How to Build an AI-Powered Email Subscription Summarizer
GenAI 30 Project Challenge - 3
GenAI 30 Project Challenge - 3
Published: March 7, 2025 URL: https://buildtolaunch.ai/p/genai-30-project-challenge-3 Engagement: 21 likes, 4 comments, 3 restacks Word count: 1078
If you're like me, your email is probably overflowing with newsletters and notifications from all the subscriptions you've signed up for. It feels like a constant battle to catch up with all the "useful" insights that fill your inbox.
This got me thinking: What if I used GenAI to create a Subscription Summarizer?
A tool that could sift through my inbox, extract the key information, and give me concise, actionable insights.
Project Goals
For this project, I set out to build a program that could:
- Connect to my Gmail account to retrieve all unread subscription emails.
- Parse the emails to extract recommended article links.
- Use AI to read those articles and generate summaries for me.
Choice of Model and Tools
- Model: Hugging Face's BART, a transformer model well-suited for text summarization tasks.
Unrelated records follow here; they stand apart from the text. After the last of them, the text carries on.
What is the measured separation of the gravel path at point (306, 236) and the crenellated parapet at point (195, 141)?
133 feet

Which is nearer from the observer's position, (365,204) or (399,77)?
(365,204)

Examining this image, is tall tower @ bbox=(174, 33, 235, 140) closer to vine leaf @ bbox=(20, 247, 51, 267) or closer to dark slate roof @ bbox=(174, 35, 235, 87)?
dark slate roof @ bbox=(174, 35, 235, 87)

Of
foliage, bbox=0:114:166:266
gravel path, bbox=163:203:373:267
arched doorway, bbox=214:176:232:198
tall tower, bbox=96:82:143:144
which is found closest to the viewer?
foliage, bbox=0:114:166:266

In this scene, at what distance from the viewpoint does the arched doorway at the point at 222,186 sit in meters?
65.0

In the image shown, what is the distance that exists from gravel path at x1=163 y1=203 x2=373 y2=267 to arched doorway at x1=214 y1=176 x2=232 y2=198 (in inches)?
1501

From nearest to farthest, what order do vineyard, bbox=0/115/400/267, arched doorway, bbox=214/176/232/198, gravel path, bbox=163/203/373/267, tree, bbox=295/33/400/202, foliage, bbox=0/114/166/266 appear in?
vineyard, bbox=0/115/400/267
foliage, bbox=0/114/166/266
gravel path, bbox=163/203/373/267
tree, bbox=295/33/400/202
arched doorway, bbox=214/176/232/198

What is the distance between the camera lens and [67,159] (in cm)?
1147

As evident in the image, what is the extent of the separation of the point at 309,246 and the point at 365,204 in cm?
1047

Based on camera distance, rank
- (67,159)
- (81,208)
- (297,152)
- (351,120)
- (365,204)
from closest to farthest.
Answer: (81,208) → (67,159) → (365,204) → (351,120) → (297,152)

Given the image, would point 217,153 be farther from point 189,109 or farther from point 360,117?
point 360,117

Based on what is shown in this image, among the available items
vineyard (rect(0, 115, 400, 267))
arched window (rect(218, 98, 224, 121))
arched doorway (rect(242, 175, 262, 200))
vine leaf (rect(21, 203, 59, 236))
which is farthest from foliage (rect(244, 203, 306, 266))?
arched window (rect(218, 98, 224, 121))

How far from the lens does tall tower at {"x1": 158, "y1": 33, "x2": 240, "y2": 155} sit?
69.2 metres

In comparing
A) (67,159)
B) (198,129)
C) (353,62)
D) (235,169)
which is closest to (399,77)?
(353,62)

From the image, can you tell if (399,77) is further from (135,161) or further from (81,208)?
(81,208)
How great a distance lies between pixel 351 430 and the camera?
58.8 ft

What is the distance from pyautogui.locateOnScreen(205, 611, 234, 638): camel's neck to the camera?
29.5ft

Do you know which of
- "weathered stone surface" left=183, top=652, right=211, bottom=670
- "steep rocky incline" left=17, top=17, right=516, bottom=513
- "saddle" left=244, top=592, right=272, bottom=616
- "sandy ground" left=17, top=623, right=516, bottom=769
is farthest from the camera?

- Programming Language: Barebones Python, keeping it lightweight and straightforward.
- Frameworks: Hugging Face Transformers library for NLP, and Gmail API for email access.
Help from Cursor (As Always)
Cursor played a pivotal role in getting the basics up and running. It:
- Generated boilerplate code to connect with the Gmail API and fetch unread emails.
- Helped parse email content, extract links, and handle authentication securely.
- Integrated BART from Hugging Face, generating a simple pipeline for summarizing the articles.
Rounds of Adjustments
1. Extracting Correct Links: Medium emails are riddled with links — often more than one for the same article. It took 20+ iterations to get the filtering right, but eventually I was extracting clean article URLs.
2. Improving Summary Length: The initial summaries generated by BART were too short — just a couple of sentences. After tweaking the parameters (max_length and min_length), I got summaries that were concise yet informative.
3. From Summarizer to Recommender: Even with improved summaries, I found it overwhelming to read through all of them. That's when I decided to level up: turning the summarizer into a recommender system.
From Summarizer to Recommender
To prioritize the best articles, I built a scoring system based on four metrics:
- Content Quality: Assesses how coherent and informative the content is, using BART to compare the summary with the original.
- Readability: Evaluates the article's ease of reading using metrics like Flesch Reading Ease.
- Relevance: Checks how well the content matches the title.
- Length Score: Scores articles based on their length to balance short, actionable reads with in-depth insights.
weights = {
'content_quality': 0.4,
'readability': 0.3,
'relevance': 0.2,
'length_score': 0.1
}
Now, instead of skimming through every summary, I can sort articles by their overall score and focus on the top ones.
Problems and Improvements
- Email Parsing Complexity: Subscription emails have inconsistent structures. There's room to automate filtering further.
- Summarization Quality: Could be improved by fine-tuning BART on a dataset of Medium articles or experimenting with newer models like T5 or GPT-3.5.
- Relevance Scoring: The relevance metric is currently based on simple keyword matching. Incorporating a semantic similarity model could make this more robust.
- Scalability: As the volume grows, performance might degrade. Optimizing the pipeline and adding caching could help.
Final Thoughts
What started as a simple summarizer evolved into a powerful recommender system that prioritizes high-quality content. Not only does it save me time, but it also ensures I don't miss out on the most valuable insights.
Working with BART and Hugging Face was a great learning experience, and Cursor made the process of writing and refining code much smoother.
On to the next GenAI challenge soon!